Dr. Angelos Halaris, federal legislative representative for the MPA and a member of the commission on government relations for the APA, and the chairman of the Department of Psychiatry at the University of Mississippi Medical Center, is excited about the enactment of HB 667. Halaris chaired the task force on parity legislation on behalf of the MPA; the task force consisted largely of members of the MPA as well as key members of related associations and organizations in Mississippi.
“It is really very obvious and common sense that if people are healthy they report to work regularly,” Halaris said. “Absenteeism is expected to go down significantly and productivity on the work side is expected to increase significantly.”
Halaris said it is hard to predict what the cost increase in insurance premiums will be, if any, but said that based on available data in other states that had enacted similar legislation, the average increase in premiums was around 1% to 2% or 3% to a maximum of 4%.
In Mississippi, only certain health insurance policies are to provide covered benefits for the treatment of mental illness.
The mental health parity bill will go into effect Jan. 1, 2002, and although Halaris said the money it will save businesses is well worth the mandate, Jerry McBride, president of the Mississippi Manufacturer’s Association (MMA), does not agree.
“Basically, we oppose mandates on health insurance coverage,” McBride said. “The cost of health insurance is one of the top problems our employers are having now. It keeps rising, and they’re getting to the point they can’t afford it and their employees can’t.”
McBride fears that mandates on health insurance coverage will raise premiums to the point that many employers will stop providing it, and employees will stop paying for it, too.
“People argue if you provide coverage it’s going to be cheaper,” he said. “That may be true, but we believe the employer ought to determine what coverage they’re going to offer and how much they’re going to.”
McBride added he was not questioning the validity of insurance companies offering benefits such as mental health care, but said he did not believe it was right to force benefits on anyone.
“If you let them go through you’re going to cause people to start dropping insurance,” he said. “I’ve had these very serious conversations with some of our members. Keep sticking these mandates on there and you’ll eventually have people start dropping their insurance.”
The bill was amended, though, noted McBride, to exempt employers with fewer than 100 employees from having to carry the insurance. Another amendment to the bill that mandates that health insurance sold in Mississippi cover mental health care costs allows employers to opt out of the coverage if the coverage causes their health insurance costs to rise more than 1%. Still another amendment to the bill provides that state law requires the same benefit for state employees and schoolteachers.

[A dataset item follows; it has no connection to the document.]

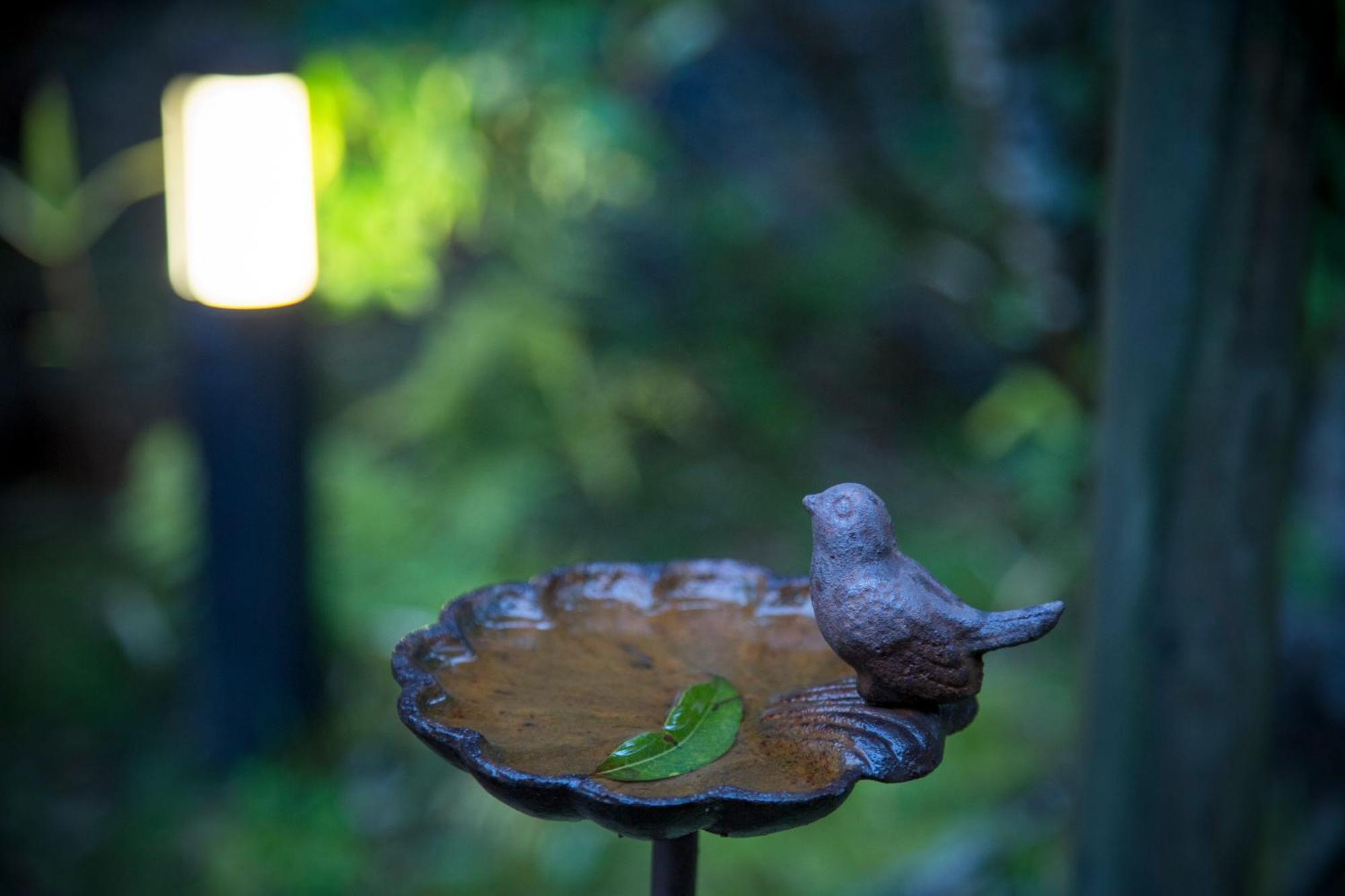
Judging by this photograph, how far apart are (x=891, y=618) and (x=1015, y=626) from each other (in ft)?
0.31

Regardless of the amendments, McBride still opposed the bill.
“There may be some ways for some people to get out of this, but it is a mandate,” he said.
Said Halaris: “We know that the increase in premium costs traditionally gets passed back onto the consumer in one fashion or another, so industries that have been opposing parity legislation in Mississippi as well as in other states really choose to take a very tainted and partial and unobjective view on this issue. And that is in spite of the fact that there is literature on these issues that I believe sets the record straight as far as the cost-benefits analysis of expending non-discriminatory insurance coverage for the mentally ill. That is simply looking at money matters.”

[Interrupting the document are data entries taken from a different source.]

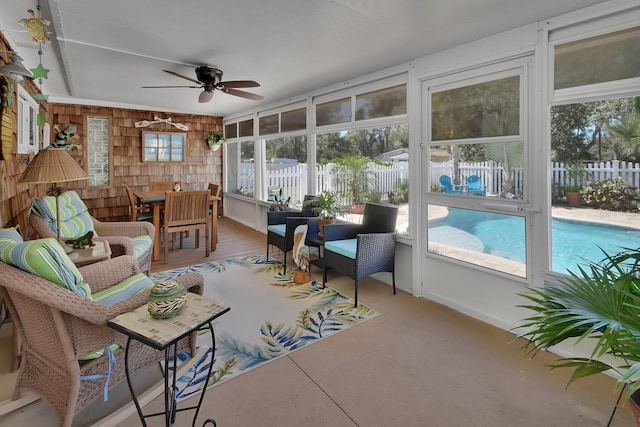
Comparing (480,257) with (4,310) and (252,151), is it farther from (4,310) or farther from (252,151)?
(252,151)

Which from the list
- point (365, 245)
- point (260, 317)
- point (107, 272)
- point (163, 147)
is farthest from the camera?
point (163, 147)

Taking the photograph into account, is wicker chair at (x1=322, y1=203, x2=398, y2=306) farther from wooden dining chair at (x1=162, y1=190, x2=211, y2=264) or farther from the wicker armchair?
wooden dining chair at (x1=162, y1=190, x2=211, y2=264)

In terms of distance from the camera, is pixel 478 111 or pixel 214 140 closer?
pixel 478 111

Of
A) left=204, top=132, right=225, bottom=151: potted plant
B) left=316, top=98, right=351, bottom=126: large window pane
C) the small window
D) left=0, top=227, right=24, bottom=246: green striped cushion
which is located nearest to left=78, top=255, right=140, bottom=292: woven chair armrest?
left=0, top=227, right=24, bottom=246: green striped cushion

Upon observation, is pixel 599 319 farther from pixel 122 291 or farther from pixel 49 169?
pixel 49 169

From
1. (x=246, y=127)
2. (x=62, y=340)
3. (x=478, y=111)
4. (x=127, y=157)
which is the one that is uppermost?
(x=246, y=127)

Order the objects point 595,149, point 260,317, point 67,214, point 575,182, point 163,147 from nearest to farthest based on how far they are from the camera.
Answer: point 595,149, point 575,182, point 260,317, point 67,214, point 163,147

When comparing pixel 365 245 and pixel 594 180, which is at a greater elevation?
pixel 594 180

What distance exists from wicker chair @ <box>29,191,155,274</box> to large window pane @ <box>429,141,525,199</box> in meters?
3.08

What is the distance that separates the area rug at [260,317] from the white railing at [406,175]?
146 cm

The MMA successfully lobbied against nine other mandates in 2001, including treatment of infertility, coverage for abuse victims, treatment of diabetes, coverage for services of marriage and family therapists, podiatrists, comprehensive rehabilitation services, bone mass measurement, post-mastectomy care and social anxiety disorder.
“I’m not questioning the validity of some of these things, but you’re forcing these benefits on people,” McBride said.